Estão nas Raízes do Brasil, obra prima de Sérgio Buarque de Holanda, muitas das ideias-chave para compreender fenômenos como o que narrei acima. Ainda que passível de inúmeras críticas, não se pode diminuir a lucidez das conclusões de um autor que, há quase 90 anos, já denunciava mazelas que recaem sobre a sociedade até os dias de hoje.
O “homem cordial”, pai do jeitinho, privilegia as relações pessoais ante as normas institucionais e procura resolver problemas por meio de arranjos informais, já que considera as regras estabelecidas muito rígidas. Em seu raciocínio e conduta social, prevalece a lógica do particular sobre o universal e, por isso, tem dificuldade enorme em separar o público do privado. E isso o deixa confortável para usar o privado para ocupar o público, sem despertar a antipatia da coletividade. Nesse caso, eram só flores, embora na sociedade nem tudo o sejam.

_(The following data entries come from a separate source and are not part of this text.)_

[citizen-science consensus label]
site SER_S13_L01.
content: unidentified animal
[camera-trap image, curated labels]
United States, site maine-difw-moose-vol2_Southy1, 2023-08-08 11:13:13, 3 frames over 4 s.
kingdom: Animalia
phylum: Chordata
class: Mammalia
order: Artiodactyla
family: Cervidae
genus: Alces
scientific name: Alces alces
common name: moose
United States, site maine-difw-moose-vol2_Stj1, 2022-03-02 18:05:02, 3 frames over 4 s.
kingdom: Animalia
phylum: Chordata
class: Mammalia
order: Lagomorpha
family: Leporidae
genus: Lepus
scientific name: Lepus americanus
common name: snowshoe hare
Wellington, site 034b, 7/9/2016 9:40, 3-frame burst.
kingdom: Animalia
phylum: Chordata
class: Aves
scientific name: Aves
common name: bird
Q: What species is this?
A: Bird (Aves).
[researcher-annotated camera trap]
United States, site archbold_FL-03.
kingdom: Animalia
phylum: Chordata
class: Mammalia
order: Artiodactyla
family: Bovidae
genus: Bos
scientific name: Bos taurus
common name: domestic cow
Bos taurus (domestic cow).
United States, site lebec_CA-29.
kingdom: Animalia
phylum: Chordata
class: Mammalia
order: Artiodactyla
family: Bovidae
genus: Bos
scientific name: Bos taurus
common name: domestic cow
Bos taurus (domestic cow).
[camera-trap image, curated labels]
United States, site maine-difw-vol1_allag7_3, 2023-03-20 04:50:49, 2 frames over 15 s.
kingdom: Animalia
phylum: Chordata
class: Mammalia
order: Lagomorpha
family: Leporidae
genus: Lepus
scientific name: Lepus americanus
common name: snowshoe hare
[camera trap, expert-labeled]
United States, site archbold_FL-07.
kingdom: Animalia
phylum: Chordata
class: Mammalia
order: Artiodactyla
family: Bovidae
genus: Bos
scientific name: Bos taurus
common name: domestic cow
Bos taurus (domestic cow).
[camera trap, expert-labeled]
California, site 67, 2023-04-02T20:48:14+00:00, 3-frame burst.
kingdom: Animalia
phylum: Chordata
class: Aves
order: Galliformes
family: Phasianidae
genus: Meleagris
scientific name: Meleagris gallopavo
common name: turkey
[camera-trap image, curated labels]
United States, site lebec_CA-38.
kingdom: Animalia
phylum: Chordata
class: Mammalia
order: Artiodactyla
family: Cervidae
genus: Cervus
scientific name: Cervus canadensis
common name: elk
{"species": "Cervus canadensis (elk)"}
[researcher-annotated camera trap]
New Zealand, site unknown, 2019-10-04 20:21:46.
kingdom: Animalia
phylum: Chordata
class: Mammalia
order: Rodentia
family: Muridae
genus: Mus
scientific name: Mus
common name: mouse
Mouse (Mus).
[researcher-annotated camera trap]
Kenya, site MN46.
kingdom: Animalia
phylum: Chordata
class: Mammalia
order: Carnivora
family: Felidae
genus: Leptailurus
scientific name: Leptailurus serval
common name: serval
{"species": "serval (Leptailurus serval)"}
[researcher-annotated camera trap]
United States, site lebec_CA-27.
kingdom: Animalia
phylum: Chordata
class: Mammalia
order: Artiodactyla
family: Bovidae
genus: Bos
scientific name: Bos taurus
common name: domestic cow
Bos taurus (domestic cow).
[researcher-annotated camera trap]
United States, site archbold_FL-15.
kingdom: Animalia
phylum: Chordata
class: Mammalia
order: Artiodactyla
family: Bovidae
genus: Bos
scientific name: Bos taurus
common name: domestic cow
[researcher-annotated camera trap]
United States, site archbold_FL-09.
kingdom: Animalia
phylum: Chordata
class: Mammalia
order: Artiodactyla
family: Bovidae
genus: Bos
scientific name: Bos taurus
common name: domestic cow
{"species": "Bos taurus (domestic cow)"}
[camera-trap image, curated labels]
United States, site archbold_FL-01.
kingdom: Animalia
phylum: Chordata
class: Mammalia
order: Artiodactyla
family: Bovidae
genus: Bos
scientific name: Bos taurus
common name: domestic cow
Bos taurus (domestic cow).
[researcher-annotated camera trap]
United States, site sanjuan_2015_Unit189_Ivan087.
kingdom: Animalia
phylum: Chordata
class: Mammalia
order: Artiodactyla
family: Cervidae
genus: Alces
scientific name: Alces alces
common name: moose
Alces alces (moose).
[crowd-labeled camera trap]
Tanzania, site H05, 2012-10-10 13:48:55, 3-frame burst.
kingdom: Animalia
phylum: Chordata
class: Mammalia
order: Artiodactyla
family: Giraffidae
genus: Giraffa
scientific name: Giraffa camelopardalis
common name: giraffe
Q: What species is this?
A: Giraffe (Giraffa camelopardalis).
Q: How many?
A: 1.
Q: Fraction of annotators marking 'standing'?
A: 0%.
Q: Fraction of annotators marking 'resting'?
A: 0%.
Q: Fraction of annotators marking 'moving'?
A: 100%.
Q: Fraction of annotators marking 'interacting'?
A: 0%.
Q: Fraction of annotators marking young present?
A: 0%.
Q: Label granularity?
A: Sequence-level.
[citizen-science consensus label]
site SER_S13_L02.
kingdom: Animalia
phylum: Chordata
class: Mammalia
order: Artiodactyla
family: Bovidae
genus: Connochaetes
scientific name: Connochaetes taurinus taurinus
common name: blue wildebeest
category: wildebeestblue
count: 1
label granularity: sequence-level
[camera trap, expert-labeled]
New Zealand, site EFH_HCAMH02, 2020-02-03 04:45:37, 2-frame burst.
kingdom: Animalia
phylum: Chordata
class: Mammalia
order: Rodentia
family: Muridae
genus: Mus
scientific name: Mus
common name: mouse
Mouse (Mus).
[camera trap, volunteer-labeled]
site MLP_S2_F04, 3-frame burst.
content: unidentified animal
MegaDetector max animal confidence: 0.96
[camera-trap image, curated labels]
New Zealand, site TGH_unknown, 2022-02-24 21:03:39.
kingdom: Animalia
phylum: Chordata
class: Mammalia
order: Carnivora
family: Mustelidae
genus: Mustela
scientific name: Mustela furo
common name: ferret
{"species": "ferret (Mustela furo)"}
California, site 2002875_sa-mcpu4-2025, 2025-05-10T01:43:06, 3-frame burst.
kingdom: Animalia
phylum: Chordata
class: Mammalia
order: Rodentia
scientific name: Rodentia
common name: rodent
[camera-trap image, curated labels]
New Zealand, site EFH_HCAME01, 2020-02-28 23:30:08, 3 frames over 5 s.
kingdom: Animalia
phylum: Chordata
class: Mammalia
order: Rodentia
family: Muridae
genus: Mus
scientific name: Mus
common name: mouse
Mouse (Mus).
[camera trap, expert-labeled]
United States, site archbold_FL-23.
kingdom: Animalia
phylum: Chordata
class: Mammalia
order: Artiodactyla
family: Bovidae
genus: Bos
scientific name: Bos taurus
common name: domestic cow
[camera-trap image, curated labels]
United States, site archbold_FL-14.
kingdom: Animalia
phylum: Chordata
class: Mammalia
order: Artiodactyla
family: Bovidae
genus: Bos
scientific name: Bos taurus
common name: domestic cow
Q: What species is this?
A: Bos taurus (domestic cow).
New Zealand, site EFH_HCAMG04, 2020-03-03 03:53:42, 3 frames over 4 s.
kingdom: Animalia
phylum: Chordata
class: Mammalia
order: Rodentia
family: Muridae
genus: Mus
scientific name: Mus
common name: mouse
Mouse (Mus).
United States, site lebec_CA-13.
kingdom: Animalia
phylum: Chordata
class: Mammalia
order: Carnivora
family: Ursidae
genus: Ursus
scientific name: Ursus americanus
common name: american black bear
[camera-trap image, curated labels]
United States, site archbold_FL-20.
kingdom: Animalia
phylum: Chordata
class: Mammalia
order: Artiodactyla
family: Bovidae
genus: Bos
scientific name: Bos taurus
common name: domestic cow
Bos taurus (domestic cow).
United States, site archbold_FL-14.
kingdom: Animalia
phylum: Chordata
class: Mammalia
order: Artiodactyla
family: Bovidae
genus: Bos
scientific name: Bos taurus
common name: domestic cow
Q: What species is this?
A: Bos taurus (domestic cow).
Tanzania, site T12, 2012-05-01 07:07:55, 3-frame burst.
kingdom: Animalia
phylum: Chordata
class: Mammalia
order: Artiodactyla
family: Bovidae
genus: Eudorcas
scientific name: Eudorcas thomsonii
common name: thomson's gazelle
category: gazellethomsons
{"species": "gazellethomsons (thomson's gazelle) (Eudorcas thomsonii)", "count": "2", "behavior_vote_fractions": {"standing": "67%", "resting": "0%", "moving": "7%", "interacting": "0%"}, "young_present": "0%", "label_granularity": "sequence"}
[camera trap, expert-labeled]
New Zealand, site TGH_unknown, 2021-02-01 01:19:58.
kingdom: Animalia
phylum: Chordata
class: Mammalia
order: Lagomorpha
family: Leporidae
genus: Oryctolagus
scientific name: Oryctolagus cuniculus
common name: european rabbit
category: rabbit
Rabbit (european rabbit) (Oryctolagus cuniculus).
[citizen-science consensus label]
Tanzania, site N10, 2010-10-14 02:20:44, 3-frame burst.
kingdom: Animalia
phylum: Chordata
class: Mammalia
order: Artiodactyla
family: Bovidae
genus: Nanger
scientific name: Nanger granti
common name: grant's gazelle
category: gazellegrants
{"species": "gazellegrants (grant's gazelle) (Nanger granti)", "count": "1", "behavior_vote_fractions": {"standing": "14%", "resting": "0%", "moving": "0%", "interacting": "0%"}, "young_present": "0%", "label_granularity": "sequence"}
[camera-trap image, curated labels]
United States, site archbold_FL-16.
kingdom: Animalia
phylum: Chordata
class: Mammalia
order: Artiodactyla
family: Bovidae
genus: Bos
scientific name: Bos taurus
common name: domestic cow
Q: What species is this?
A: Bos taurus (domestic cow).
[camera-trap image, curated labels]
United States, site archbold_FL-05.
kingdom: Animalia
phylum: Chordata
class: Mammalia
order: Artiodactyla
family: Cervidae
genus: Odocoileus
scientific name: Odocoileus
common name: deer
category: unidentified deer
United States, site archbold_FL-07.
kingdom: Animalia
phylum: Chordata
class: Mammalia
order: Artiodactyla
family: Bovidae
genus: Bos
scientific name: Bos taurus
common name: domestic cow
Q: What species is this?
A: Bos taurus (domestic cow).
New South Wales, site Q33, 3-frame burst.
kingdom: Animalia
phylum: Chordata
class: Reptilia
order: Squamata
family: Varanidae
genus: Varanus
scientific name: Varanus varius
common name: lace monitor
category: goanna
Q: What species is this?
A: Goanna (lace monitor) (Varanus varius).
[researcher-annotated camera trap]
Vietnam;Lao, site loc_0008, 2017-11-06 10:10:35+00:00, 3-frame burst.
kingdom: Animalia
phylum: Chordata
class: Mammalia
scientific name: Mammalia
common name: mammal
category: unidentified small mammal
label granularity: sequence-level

O “homem cordial” chegou ao Brasil nas caravelas. E, desde então, vem sendo cuidadosamente evoluído, lá e cá. Ele não apanha filas no hospital, pois tem boas amizades. Ele consegue matricular o filho na escola mais próxima, porque conhece alguém “de dentro”. Ele não é multado, pois conversa com o guarda. Ele consegue promoções no trabalho, já que se dá bem com toda a gente. E ele não liga para o que estou escrevendo. Afinal, ele não é melhor do que ninguém; só faz o que todo mundo faz.